Effective time-reversal symmetry breaking in the spin relaxation in a graphene quantum dot

TL;DR

This paper investigates spin relaxation in a graphene quantum dot, revealing that intrinsic and Rashba spin-orbit couplings enable B-field independent relaxation at low fields and distinct behaviors from GaAs due to broken time-reversal symmetry.

Contribution

It demonstrates how spin relaxation mechanisms in graphene quantum dots differ from traditional semiconductors, highlighting the role of time-reversal symmetry breaking and phonon interactions.

Findings

Spin relaxation rate is B-field independent at low fields.

Absence of van Vleck cancellation in graphene quantum dots.

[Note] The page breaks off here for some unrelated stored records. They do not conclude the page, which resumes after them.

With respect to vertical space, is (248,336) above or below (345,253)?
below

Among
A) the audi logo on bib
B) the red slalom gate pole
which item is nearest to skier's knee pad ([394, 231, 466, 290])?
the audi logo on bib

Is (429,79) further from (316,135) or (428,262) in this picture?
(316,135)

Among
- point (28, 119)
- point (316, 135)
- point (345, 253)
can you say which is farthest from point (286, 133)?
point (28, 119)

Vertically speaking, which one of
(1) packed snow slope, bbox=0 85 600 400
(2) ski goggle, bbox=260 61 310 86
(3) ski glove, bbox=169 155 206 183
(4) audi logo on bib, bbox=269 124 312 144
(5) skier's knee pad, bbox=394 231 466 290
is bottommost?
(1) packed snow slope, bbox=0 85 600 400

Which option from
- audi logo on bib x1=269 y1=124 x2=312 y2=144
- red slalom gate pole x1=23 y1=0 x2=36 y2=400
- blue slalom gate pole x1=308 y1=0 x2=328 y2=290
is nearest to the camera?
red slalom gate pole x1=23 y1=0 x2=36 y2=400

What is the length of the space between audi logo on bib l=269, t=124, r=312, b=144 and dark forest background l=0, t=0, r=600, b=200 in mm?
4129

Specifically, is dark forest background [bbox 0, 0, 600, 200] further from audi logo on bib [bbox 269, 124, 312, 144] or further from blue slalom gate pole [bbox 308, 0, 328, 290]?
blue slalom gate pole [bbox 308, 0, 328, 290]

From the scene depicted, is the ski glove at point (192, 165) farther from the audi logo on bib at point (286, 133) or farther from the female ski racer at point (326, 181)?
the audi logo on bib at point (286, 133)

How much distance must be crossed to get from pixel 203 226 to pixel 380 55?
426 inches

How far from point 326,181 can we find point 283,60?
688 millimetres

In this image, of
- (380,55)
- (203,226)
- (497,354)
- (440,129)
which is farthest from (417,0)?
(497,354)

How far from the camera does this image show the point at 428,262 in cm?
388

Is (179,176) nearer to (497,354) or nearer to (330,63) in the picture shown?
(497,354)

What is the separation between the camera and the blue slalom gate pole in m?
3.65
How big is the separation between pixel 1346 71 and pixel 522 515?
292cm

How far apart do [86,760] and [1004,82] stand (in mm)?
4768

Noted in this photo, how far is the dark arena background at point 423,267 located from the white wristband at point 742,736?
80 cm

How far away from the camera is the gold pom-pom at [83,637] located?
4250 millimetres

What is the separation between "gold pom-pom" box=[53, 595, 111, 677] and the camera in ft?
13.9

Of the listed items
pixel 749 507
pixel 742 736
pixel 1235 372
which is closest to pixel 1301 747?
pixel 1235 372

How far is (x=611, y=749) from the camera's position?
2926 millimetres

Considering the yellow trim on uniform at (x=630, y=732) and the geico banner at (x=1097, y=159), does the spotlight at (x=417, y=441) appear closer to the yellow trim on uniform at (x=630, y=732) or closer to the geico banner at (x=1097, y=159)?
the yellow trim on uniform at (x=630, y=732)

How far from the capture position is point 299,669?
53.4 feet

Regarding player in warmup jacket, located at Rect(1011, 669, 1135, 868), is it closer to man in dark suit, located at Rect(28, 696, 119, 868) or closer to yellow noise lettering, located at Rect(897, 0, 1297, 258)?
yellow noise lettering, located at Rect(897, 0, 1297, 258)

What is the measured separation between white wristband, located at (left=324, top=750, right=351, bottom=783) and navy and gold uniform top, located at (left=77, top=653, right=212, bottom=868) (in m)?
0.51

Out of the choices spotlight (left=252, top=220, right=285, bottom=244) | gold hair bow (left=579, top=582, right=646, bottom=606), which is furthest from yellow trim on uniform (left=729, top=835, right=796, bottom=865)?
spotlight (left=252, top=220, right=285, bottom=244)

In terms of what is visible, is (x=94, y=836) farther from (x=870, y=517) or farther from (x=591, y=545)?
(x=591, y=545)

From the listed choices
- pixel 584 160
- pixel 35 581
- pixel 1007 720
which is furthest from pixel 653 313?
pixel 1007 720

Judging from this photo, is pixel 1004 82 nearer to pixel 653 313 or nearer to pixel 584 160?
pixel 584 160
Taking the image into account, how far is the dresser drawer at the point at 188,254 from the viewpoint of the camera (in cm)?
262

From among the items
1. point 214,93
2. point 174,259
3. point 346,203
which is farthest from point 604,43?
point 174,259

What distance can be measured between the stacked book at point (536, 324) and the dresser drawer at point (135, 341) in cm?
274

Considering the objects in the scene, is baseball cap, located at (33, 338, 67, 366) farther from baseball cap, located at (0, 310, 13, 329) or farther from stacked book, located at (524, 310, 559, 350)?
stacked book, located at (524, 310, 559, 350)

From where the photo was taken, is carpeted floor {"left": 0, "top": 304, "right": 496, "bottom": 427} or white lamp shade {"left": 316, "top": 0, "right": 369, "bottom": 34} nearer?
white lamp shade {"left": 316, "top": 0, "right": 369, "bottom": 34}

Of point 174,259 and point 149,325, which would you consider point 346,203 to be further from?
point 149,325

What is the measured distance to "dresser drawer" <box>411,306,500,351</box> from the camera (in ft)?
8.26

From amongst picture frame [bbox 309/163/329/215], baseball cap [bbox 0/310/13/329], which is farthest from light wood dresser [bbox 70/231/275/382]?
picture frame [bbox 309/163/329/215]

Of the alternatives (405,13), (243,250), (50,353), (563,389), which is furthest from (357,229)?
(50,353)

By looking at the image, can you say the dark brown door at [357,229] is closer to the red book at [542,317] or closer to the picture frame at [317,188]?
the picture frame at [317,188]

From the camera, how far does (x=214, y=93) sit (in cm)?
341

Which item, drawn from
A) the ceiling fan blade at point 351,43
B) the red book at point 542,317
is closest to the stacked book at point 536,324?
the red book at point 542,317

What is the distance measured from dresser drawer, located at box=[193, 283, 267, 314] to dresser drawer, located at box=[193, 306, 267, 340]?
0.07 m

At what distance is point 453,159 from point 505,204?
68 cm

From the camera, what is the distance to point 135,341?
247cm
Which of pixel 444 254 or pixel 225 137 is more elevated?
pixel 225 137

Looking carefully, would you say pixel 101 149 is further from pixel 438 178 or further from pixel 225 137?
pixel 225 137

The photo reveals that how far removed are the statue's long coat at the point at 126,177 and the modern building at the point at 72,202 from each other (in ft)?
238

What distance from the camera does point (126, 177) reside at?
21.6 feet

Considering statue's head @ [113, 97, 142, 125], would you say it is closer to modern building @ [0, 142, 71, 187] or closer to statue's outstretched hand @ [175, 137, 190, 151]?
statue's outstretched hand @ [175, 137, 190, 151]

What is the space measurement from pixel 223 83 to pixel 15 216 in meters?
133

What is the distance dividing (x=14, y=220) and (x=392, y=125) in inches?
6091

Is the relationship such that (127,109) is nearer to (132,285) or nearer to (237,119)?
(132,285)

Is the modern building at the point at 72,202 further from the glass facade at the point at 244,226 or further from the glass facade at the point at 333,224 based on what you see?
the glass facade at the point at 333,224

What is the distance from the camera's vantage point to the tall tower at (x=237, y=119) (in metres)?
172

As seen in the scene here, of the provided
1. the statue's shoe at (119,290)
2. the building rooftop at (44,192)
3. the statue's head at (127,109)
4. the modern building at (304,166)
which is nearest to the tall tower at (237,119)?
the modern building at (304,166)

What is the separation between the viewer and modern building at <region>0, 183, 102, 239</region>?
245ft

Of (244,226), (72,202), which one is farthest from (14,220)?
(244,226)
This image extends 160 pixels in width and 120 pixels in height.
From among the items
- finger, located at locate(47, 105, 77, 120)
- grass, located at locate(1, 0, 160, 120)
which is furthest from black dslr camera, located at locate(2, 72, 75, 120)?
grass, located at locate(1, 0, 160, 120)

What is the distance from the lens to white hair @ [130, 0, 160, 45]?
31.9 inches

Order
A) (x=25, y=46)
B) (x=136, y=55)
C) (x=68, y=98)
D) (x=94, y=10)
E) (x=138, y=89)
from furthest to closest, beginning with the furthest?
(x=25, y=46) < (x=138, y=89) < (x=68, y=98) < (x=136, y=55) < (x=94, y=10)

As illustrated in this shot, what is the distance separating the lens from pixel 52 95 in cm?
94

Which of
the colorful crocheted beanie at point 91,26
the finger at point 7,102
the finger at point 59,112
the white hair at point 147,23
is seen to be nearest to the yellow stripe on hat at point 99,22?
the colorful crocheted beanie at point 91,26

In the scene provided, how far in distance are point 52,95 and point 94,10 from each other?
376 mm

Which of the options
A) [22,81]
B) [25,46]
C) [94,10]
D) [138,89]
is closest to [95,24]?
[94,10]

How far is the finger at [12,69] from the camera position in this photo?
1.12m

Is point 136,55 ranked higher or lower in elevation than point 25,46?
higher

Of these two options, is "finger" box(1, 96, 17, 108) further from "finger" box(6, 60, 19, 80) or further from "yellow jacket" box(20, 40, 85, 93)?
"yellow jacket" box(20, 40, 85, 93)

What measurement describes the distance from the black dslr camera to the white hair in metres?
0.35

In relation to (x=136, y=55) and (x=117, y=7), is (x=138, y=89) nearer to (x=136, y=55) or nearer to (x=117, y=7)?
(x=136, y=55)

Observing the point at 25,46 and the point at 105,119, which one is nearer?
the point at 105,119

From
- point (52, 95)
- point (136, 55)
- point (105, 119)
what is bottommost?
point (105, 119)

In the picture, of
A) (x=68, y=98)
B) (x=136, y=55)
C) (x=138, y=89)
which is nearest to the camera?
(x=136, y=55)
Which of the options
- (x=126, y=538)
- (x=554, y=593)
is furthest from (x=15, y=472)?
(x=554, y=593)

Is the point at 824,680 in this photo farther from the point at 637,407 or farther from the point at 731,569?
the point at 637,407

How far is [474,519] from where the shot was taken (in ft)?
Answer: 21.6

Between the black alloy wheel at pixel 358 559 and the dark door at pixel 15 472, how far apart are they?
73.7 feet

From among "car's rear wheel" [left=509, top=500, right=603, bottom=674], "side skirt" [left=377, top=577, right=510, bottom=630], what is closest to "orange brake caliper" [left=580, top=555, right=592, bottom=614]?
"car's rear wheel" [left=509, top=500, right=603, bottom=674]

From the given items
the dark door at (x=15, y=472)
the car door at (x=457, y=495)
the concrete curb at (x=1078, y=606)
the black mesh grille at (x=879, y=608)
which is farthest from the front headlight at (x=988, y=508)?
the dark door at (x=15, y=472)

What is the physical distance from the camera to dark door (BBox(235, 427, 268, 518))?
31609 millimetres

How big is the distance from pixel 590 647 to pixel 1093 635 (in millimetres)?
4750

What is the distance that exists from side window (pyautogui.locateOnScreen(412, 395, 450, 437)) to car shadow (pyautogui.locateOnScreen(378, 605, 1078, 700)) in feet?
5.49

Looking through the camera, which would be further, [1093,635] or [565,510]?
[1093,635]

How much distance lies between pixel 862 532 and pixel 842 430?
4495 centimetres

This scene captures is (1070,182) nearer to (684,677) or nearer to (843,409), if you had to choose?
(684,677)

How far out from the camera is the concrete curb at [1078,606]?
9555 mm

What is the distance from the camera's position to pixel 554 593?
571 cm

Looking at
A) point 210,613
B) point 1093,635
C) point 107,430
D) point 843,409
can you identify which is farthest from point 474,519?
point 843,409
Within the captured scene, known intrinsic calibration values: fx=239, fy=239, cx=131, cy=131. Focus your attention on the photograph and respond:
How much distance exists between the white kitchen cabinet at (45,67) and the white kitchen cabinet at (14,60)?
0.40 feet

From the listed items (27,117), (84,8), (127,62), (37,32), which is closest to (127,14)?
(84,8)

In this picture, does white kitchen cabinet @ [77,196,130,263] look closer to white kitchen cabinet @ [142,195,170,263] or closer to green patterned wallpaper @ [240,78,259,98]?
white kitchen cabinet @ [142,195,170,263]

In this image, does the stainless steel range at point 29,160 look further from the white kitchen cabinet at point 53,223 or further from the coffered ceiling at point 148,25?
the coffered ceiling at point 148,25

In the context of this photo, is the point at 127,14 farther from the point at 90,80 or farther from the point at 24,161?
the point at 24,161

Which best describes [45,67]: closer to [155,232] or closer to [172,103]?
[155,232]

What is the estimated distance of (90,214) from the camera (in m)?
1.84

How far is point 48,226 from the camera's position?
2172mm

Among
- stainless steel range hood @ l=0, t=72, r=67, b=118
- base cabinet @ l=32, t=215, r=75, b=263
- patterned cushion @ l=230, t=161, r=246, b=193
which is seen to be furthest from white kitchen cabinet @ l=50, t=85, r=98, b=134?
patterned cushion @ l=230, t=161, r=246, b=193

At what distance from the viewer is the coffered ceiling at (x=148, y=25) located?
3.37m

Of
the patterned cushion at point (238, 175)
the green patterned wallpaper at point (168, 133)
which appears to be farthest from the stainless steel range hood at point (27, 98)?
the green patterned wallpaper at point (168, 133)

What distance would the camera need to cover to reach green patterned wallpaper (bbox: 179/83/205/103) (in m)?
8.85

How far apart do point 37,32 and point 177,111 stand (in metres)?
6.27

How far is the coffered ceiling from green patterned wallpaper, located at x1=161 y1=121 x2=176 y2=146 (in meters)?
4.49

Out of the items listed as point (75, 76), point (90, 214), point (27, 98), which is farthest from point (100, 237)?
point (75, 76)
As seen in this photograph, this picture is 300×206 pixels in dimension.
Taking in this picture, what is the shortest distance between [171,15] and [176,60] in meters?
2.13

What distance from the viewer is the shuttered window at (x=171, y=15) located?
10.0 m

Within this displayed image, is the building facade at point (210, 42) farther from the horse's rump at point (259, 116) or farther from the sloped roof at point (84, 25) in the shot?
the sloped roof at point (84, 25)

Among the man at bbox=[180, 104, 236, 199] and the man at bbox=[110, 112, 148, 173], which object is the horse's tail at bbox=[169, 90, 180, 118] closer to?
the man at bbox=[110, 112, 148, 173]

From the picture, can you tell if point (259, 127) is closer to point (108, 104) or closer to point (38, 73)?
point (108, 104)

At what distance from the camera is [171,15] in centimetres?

Distinct B-field dependence of relaxation rate compared to GaAs.

Abstract

We study the relaxation of a single electron spin in a circular gate-tunbable quantum dot in gapped graphene. Direct coupling of the electron spin to out-of-plane phonons via the intrinsic spin-orbit coupling leads to a relaxation time T_1 which is independent of the B-field at low fields. We also find that Rashba spin-orbit induced admixture of opposite spin states in combination with the emission of in-plane phonons provides various further relaxation channels via deformation potential and bond-length change. In the absence of valley mixing, spin relaxation takes place within each valley separately and thus time-reversal symmetry is effectively broken, thus inhibiting the van Vleck cancellation at B=0 known from GaAs quantum dots. Both the absence of the van Vleck cancellation as well as the out-of-plane phonons lead to a behavior of the spin relaxation rate at low magnetic fields which is markedly different from the known results for GaAs. For low B-fields, we find that the rate is constant in B and then crosses over to ~B^2 or ~B^4 at higher fields.